Un bocón en pos de la mudez




Si usted acostumbra a recorrer librerías en busca de algo decente que leer, por favor tenga presente esta advertencia: aléjese de inmediato, no más lo vea, de un librillo blanco de aspecto inocentón. Me refiero a El silencio en la era del ruido, obra de un noruego insufrible llamado Erling Kagge. Ahora bien, si usted es de aquellos lectores que sienten debilidad por la autoayuda, le recomiendo no dejarse tentar por el subtítulo ("El placer de evadirse del mundo"), ni echar en saco roto la sugerencia recién expresada. Mucho mejor será que relea a Paulo Coelho o que espere con calma a que Pilar Sordo publique su próximo bestseller, ya que de las pobrísimas divagaciones de Kagge, se lo juro por Dios Santo, no obtendrá beneficio alguno.

Bajo la fotografía ubicada en la solapa del libro –la imagen del rostro de Kagge es de una pretensión apabullante–, se lee que el hombrote nació en Oslo, el año 1963, y que ejerce como "escritor, explorador, abogado, coleccionista de arte y editor". También "fue el primero en completar el desafío de los tres polos (Norte, Sur y cima del Everest)". Y a lo largo de las 160 páginas restantes, se presenta ante nosotros, ahora de cuerpo entero, el presumido, el timador, el mercachifle y el narciso. En suma, el cultivador insigne de una retahíla de lugares comunes que, según él, guardarían relación con el sacrosanto acto de guardar silencio. Vaya paradoja.

A los rasgos mencionados habría que sumar la vocación hipster del autor. Cuando ve a alguien tejiendo, a alguna abuelita o a un pescador, no está especificado, Kagge siente en carne propia la misma "paz interior" del que teje, "y no sólo en mis expediciones, por cierto, sino también cuando leo, toco música, medito, hago el amor, esquío, hago yoga o me siento tranquilamente, ocioso y sin preocupaciones. En mi condición de editor, veo que vendemos cientos de miles de libros que tratan sobre cómo hacer punto, fabricar cerveza o apilar leña. Se diría que todos, o al menos muchos de nosotros, deseamos volver a algo original, auténtico…". No obstante lo dicho, su discurso resulta tan impostado, tan a la moda, que francamente cuesta imaginar qué sentido cobra el término "auténtico"  dentro del léxico de este osado aventurero.
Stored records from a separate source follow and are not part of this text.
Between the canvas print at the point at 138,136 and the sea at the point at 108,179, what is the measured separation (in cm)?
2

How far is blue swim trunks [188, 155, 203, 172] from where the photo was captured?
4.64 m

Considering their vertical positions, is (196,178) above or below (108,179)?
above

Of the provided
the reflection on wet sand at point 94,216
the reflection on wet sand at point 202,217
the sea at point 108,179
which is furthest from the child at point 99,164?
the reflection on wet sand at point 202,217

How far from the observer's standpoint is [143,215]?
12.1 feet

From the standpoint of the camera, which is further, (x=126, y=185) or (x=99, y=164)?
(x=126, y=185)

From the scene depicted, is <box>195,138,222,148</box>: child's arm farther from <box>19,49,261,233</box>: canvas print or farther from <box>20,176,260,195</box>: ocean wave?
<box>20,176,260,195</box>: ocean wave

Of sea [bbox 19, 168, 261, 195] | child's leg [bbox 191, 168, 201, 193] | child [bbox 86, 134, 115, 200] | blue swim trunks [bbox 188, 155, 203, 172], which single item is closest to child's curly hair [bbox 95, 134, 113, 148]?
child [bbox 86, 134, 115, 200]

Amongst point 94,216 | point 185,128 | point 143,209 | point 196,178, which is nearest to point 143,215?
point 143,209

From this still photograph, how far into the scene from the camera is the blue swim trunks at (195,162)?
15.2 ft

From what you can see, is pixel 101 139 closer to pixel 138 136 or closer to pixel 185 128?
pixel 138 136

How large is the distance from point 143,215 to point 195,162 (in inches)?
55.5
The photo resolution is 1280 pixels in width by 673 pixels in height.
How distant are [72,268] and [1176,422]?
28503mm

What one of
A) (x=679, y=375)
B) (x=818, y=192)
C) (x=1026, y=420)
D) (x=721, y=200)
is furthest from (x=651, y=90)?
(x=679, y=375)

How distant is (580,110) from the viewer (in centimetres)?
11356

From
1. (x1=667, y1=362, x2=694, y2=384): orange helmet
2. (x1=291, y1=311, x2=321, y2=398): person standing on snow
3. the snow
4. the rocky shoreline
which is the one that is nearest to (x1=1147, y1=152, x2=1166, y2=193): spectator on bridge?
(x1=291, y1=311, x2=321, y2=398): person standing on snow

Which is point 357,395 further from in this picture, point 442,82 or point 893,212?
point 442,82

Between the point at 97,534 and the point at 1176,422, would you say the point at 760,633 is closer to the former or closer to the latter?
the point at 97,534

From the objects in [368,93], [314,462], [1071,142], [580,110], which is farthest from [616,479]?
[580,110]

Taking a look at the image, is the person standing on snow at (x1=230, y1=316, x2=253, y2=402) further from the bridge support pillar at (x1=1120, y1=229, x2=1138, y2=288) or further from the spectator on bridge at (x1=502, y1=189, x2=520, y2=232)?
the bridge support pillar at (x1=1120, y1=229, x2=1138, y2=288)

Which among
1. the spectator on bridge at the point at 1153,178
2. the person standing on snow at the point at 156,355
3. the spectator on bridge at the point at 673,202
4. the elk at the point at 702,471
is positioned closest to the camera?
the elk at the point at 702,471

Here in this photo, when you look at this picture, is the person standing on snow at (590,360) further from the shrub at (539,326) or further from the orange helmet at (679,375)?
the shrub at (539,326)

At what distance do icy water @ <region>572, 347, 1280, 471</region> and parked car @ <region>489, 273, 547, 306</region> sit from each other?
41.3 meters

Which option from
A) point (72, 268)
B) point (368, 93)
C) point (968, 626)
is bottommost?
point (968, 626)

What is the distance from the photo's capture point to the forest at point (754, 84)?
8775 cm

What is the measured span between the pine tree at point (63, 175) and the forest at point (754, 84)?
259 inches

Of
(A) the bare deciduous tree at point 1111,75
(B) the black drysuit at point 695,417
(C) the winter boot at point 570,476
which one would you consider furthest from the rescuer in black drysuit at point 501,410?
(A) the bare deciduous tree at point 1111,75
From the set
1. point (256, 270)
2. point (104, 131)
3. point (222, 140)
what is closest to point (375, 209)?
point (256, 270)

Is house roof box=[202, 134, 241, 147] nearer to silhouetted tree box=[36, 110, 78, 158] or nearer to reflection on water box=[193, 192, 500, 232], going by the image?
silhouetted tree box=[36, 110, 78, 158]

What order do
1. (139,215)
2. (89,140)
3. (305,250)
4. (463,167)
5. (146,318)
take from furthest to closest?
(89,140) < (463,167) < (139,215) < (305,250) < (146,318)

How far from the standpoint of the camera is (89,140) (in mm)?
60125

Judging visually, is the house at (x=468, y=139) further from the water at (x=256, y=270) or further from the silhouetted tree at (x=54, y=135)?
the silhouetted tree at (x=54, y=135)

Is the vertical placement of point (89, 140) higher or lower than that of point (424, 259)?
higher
Las frases cursis y vanas que aquí abundan serían mucho más tolerables si no aspirasen a ocultar, tras numerosas citas trilladas de pensadores célebres, la precariedad intelectual que las vio nacer. El listado de escritores y filósofos que Kagge saquea sin pudor –peor aun, sin gracia– es bastante extenso. Entre sus favoritos figuran nada menos que Pascal, Foster Wallace, E.B. White, Heidegger, Parménides, Kant, Wittgenstein, Blake, Diderot, Stendhal, Rumi. Y a propósito de esto, permítaseme una ligera digresión: debido a mi oficio, vivo en cierto modo de citar las palabras de otros, pero nunca he leído algo similar a esta engañifa. Llama la atención que un volumen livianito, que apenas pesa entre los dedos, contenga tal exceso de necedades. Corresponde entonces reconocerle un mérito al noruego: el tipo es capaz de corromper el pensamiento de quien sea con tal de propagar sus fruslerías. Dos ejemplos breves bastan para ilustrar lo anterior: "El libro más importante es el que trata de ti mismo. Y está abierto". "Lo que viene de fuera ya está dicho. Lo importante, aquello que es único, existe ya en tu interior".

Se queja el autor de los ruidos mentales y de las distracciones que producen las nuevas tecnologías (las horas ociosas gastadas en Google, en los teléfonos inteligentes, en las tabletas), mas su ignorancia de la fascinante literatura que se ha publicado al respecto en los últimos treinta años viene a ser un poco vergonzante, puesto que allí, precisamente en esos libros, el intrépido vikingo habría podido aventurarse en un mar de citas desconocidas. El gusto de Kagge por la música tecno plantea una duda desconcertante, además de dejar bien establecido su mal gusto: ¿qué clase de apologista del silencio se declara amante del punchi-punchi? No hay más que hablar: el único aporte que nuestro guapo explorador podría haber emprendido en pos del silencio era dejar en blanco las páginas de su librillo. Pero el humor, por básico que sea, tampoco brilla entre sus cualidades.